Usina Uruba: Justiça deve decidir futuro de 5 mil empregos nesta quarta-feira

Renovação de contrato de arrendamento está emperrada e tem inviabilizado investimentos

Usina Uruba: Foto Assessoria

Trabalhadores que vivenciaram o drama do fechamento da Usina Uruba, em 2013, e a alegria de voltar a trabalhar, tempos depois, graças ao contrato de arrendamento entre a Cooperativa Agrícola do Vale do Satuba (Copervales) e a massa falida da Laginha Agro Industrial S.A., que pertencia ao Grupo João Lyra, vivem novamente assombrados, diante da ameaça de ficarem sem trabalho.

Embora a Copervales tenha se mostrado viável e o arrendamento da Usina Uruba tenha garantido um investimento de cerca de R$ 46 milhões no parque industrial (segundo dados de assessoria), a renovação do contrato está travada, o que pode inviabilizar novos investimentos e, consequentemente, o funcionamento da indústria e o emprego de aproximadamente 5 mil pessoas.

Uma audiência será realizada pela comissão de juízes responsável pelo processo falimentar do grupo JL, nesta quarta-feira (25) e nela deverá ser decidido o futuro do empreendimento.
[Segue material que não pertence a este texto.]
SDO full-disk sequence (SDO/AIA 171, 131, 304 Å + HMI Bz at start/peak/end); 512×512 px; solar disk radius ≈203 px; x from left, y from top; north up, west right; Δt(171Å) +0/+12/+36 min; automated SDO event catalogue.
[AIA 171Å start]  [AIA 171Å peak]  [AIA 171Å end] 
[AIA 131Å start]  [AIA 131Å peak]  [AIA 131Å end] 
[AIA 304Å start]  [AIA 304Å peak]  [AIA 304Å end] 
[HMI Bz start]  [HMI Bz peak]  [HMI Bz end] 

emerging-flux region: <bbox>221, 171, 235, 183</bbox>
De acordo com informações da assessoria, para que a Usina Uruba siga produtiva, será necessário um novo investimento de aproximadamente R$ 30 milhões.
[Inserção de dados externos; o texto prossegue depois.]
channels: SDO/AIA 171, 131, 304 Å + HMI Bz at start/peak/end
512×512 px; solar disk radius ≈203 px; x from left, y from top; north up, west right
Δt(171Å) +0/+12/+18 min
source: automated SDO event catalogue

Na safra 2021-2022, a Copervales bateu recorde de produção, ultrapassando 856 mil toneladas de cana moída, mas o atraso no processo de renovação do contrato de arrendamento poderá trazer reflexo negativo na próxima safra de cana-de-açúcar, cujo ciclo se renova com o plantio de novas mudas. Sem a garantia de continuidade, os produtores rurais cooperados temem não ter retorno do alto investimento necessário.

O colaborador Marcos Lima, que vivenciou o fechamento da Uruba, 9 anos atrás, teme que, devido à insegurança jurídica que tem permeado o processo de renovação do arrendamento, a situação se repita. Em 2013, ele se viu desempregado e sem perspectivas de trabalho no município de Atalaia, região onde está localizada a usina hoje administrada pela Copervales.

“Fiquei um ano sem trabalhar. Quando anunciaram que um grupo de pessoas estava se reunindo para reativar a Usina foi como um sopro de esperança nas pessoas da cidade. Tenho uma mãe com 74 anos que vive de uma pensão de um salário mínimo. Orei para que Deus iluminasse as mentes de todos que estavam envolvidos no processo de reabertura e fiquei muito feliz porque deu tudo certo. Hoje a usina no formato cooperativa tem demonstrado que tem uma administração séria, eficiente e produtiva”, relata Marcos Lima.

A colaboradora Andreza Gomes acrescenta que o fechamento de uma indústria como a Usina Uruba pode acarretar sérios problemas econômicos e sociais para os pequenos municípios da região. “Não atinge apenas quem trabalha nela, como também toda a cidade e a região. Não é fácil para um pai de família ter que ir para fora do estado à procura de emprego”, conclui ela, destacando que espera que os entraves sejam solucionados em breve.